▶ [TASK INPUTS]
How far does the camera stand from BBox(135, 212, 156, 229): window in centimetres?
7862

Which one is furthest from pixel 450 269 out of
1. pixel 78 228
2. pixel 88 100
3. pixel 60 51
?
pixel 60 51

▶ [TASK TO CARRY OUT] Rewrite the listing above, replacing "furthest" with "farthest" wherever it occurs and leaving everything else unchanged.

▶ [RESULT OF THE EXERCISE]
How far does the camera stand from BBox(135, 212, 156, 229): window in centimetres?
7862

Which one is farthest from pixel 450 269 out of
1. pixel 78 228
2. pixel 88 100
3. pixel 60 51
?
pixel 60 51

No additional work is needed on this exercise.